Park, J. (2012). Does occupational training by the trade adjustment assistance program really help reemployment? Success measured as occupation matching. Review of International Economics, 20(5), 999-1016.
- The study’s objective was to examine the impact of training funded by Trade Adjustment Assistance (TAA) on dislocated workers’ employment.
- The author used a nonexperimental approach to compare the reemployment rate among TAA beneficiaries who completed a TAA-funded training program with that of those who did not complete training, and compared the reemployment rate among those who participated in each type of TAA-funded training with that of those who did not participate in any training, after adjusting for workers’ characteristics.
- The study found that, among TAA beneficiaries, completion of a training program was associated with higher reemployment rates. The study also found that participation in TAA-funded customized training was associated with lower reemployment rates, while participation in occupational training or in on-the-job training was associated with higher reemployment rates compared with not participating in training.

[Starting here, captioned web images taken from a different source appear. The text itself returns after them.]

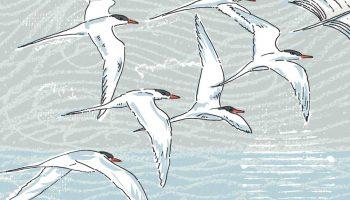 Illustration of birds in flight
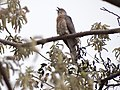 Common Hawk-Cuckoo - Hierococcyx varius - DSC05082.jpg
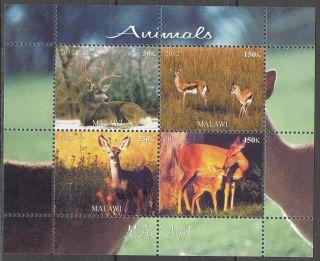 2012 Animals Deers Antelopes Sheet Of 4 Mdc2203 photo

- The quality of causal evidence presented in this report is low because the author did not ensure that the groups being compared were similar before the program. This means we are not confident that the estimated effects are attributable to TAA-funded training; other factors are likely to have contributed.
Trade Adjustment Assistance (TAA)-Funded Training
Features of the Intervention
Established under the Trade Act of 1974 and amended through the Trade Adjustment Assistance Reform Act of 2002, the TAA Program was intended to provide aid to adult workers (18 and older) within an industry or group whose employment had been lost or reduced as a result of foreign trade competition. The available services included employment and case management services, job search assistance and allowances, training, relocation allowances, and some cash income supports. Eligible employees must have lost their jobs or have been notified of unemployment risk because of import competition or shifts in foreign production.
When the Department of Labor certifies that a group of workers have been laid off because of trade, workers expected to benefit from training are enrolled in occupational training and, conditional on their participation in the training, receive income support. TAA funds may support various forms of training, including classroom-based occupational instruction and on-the-job training, and may target a wide range of occupations or industries. Participants choose their training program with the guidance of TAA staff. Workers deemed unlikely to benefit from training may receive income support without participating in training.
Features of the Study
The study was based on administrative data from 143,000 dislocated workers who participated in the TAA program from 2005 to 2008. The author used a nonexperimental approach to compare the reemployment rates between TAA beneficiaries who completed a TAA-funded training program with those who did not complete training, and compared the reemployment rates between those who participated in each type of TAA-funded training (occupational, remedial, on-the-job, and customized) with those who did not participate in any training, after adjusting for workers’ characteristics. The study considered a participant reemployed if he or she had employment for at least one quarter during the three quarters following program exit.
- The author found that TAA beneficiaries who completed any type of training program had a reemployment rate that was 4 percentage points higher on average than that of those who did not complete a training program. The author also found that TAA beneficiaries who received occupational skills training had a reemployment rate that was 5 percentage points higher and those who received on-the-job training had a reemployment rate that was 12 percentage points higher on average than that of those who did not receive training. Participation in customized training was associated with a 7 percentage point decrease in the reemployment rate compared with non-trainees.
Considerations for Interpreting the Findings
The author did not adequately account for preexisting differences between the groups’ earnings or employment history before program participation. Therefore, the estimated impacts might reflect preexisting differences between the groups rather than the true impact of the TAA-funded training program. For example, if a worker who participated in training was previously employed for a shorter amount of time than a worker who did not participate in training, this difference in prior employment history could contribute to differences in reemployment rates.
Causal Evidence Rating
The quality of causal evidence presented in this report is low because the author did not ensure that the groups were similar before the program. This means we are not confident that the estimated effects are attributable to TAA-funded training; other factors are likely to have contributed.